WHAT THE TASK ASKS
Retype the data that follows line by line, exactly, and leave its pictures out.

(begin)

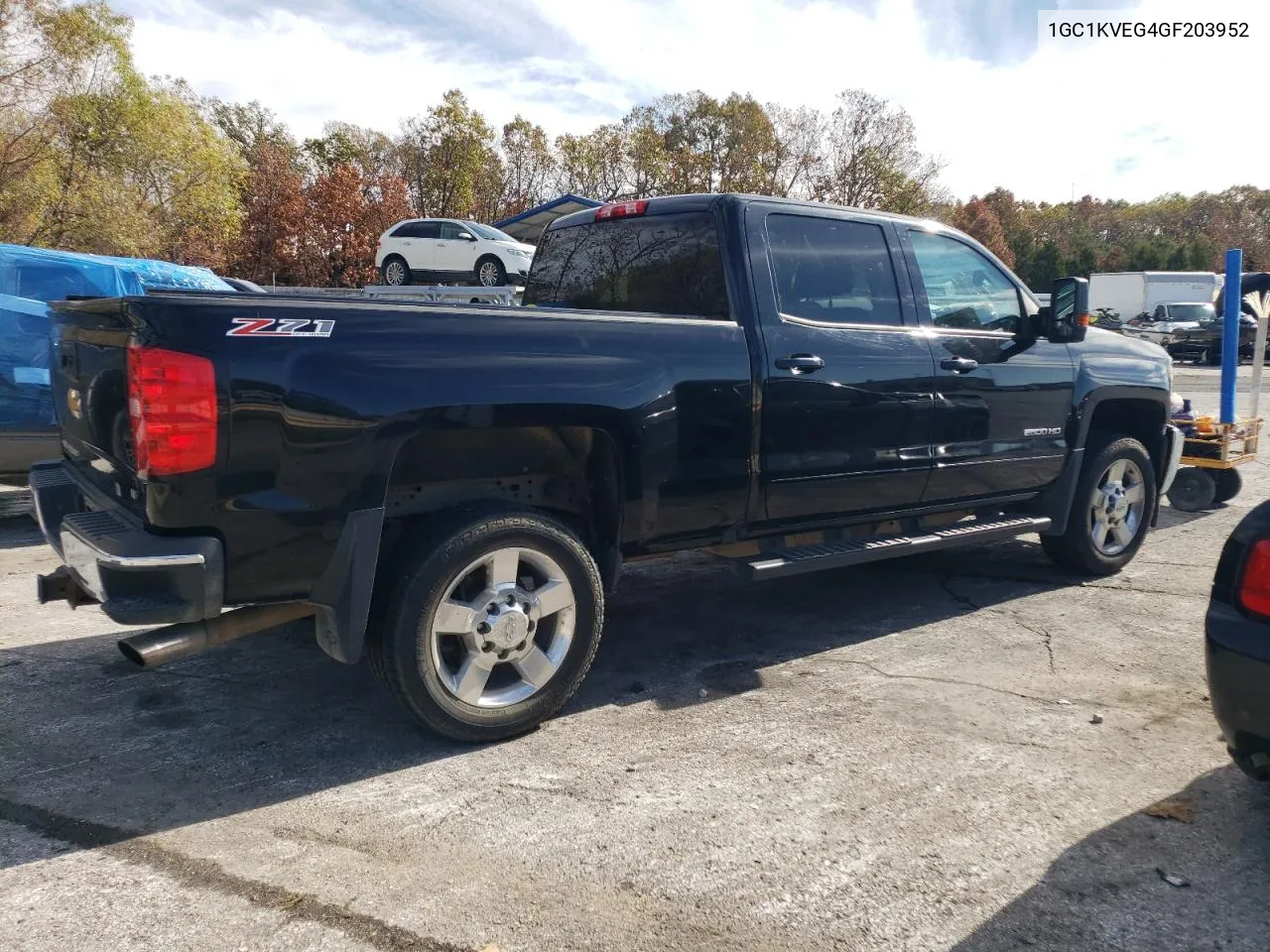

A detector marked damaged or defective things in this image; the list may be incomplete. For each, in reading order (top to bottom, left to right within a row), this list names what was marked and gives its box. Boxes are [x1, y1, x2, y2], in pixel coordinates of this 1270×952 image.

crack in pavement [0, 796, 474, 952]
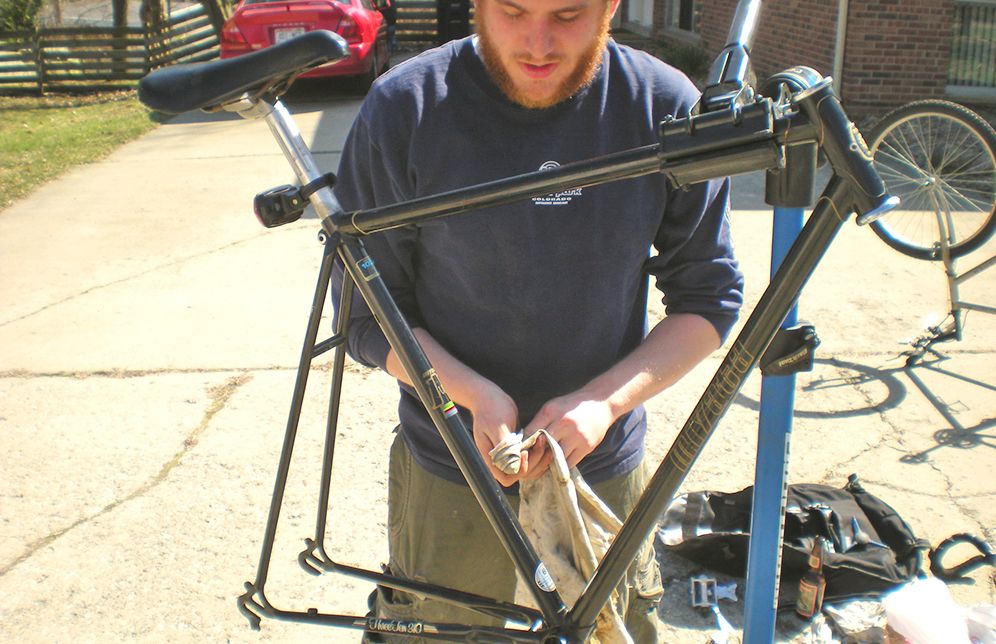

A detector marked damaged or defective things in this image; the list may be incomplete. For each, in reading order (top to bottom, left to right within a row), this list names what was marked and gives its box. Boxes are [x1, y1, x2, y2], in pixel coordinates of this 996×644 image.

crack in concrete [0, 370, 253, 576]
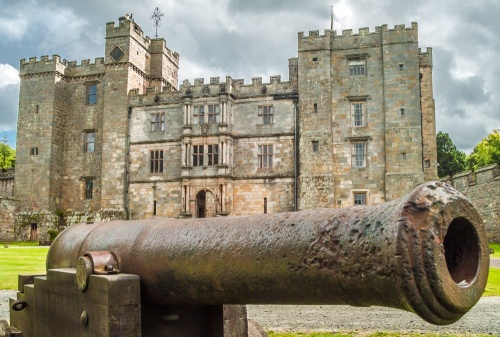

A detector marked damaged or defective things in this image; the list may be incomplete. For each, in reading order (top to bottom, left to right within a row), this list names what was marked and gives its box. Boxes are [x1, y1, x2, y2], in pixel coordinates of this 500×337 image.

rusty iron cannon [7, 182, 490, 334]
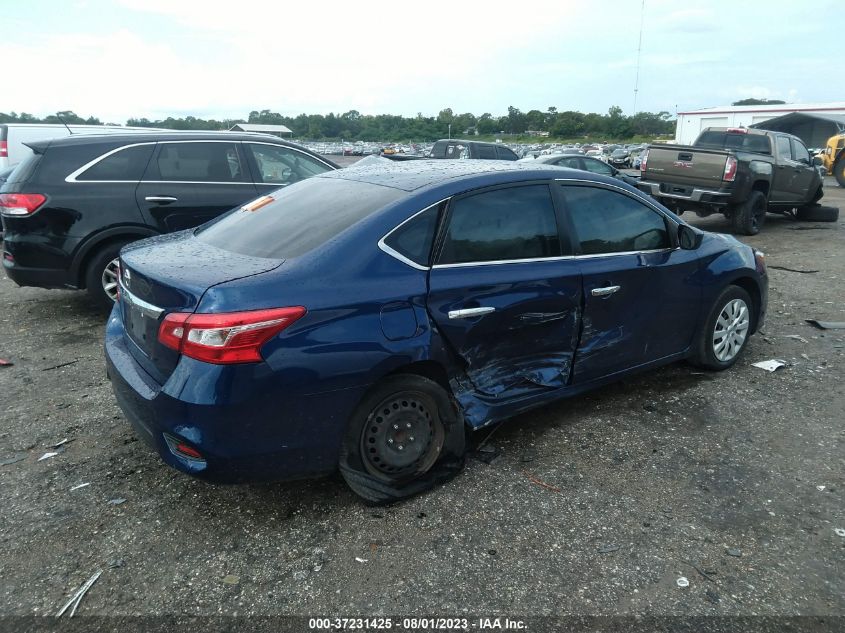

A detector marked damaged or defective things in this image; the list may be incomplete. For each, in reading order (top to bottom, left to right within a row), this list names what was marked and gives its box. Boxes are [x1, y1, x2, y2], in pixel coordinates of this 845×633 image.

damaged blue car [104, 160, 764, 502]
dented rear door [428, 183, 580, 398]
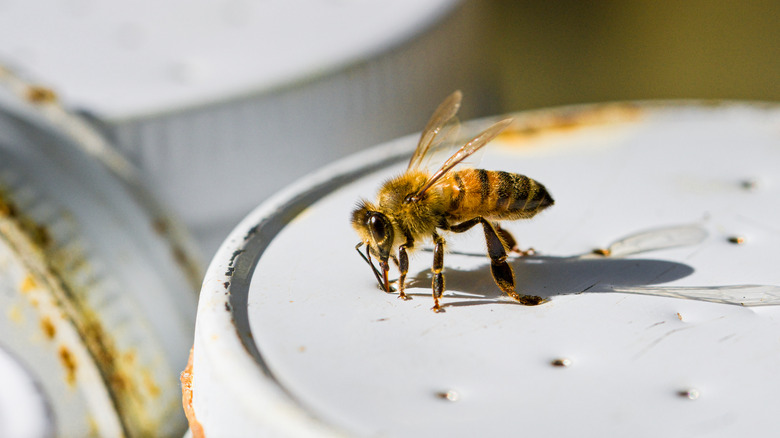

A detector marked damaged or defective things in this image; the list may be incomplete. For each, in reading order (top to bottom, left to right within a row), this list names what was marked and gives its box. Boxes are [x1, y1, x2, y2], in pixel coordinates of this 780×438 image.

rust stain [25, 85, 58, 104]
rust stain [496, 102, 644, 145]
rust stain [40, 318, 56, 338]
rust stain [58, 346, 78, 386]
rust stain [181, 350, 206, 438]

(end)

CORRECT RESPONSE
A detector marked damaged or defective things in this image; the list may be incomplete. For each, in reading order (top to bottom, left to right within a row), this list names what was marked and gives its box. Boxes are [x1, y1, x2, y2], in pixel coordinates of this 1270×952 image.

crack in pavement [0, 796, 474, 952]

A detector marked damaged or defective things in this image; the list may be incomplete. For each, in reading order (top to bottom, left to right within a row), this list names what was marked and gives its box. Boxes are [x1, y1, x2, y2], in pixel coordinates of this 996×644 image.

crack in concrete [0, 370, 253, 576]

A detector marked damaged or defective things in this image; the list may be incomplete. For each, in reading order (top to bottom, left to right within a row), this list names what was marked and gives its box. Boxes are [x1, y1, x2, y2], in pixel coordinates of this 500×337 image.

rusty iron cannon [7, 182, 490, 334]

A detector marked damaged or defective things in this image; the list may be incomplete. For each, in reading order (top to bottom, left to right within a row), this list names what was marked and gives its box. Boxes are [x1, y1, x2, y2], in pixel coordinates of this 845×633 image.

damaged blue car [104, 160, 764, 502]
dented rear door [428, 183, 580, 398]

A detector marked damaged or defective things in this image; the list may be incomplete. For each, in reading order (top to bottom, left to right within a row), this list names what was marked and gives its box. Boxes are [x1, y1, x2, y2], in pixel coordinates of this 780×438 image.

rust stain [25, 85, 58, 104]
rust stain [496, 102, 644, 145]
rust stain [40, 318, 56, 338]
rust stain [58, 346, 78, 386]
rust stain [181, 350, 206, 438]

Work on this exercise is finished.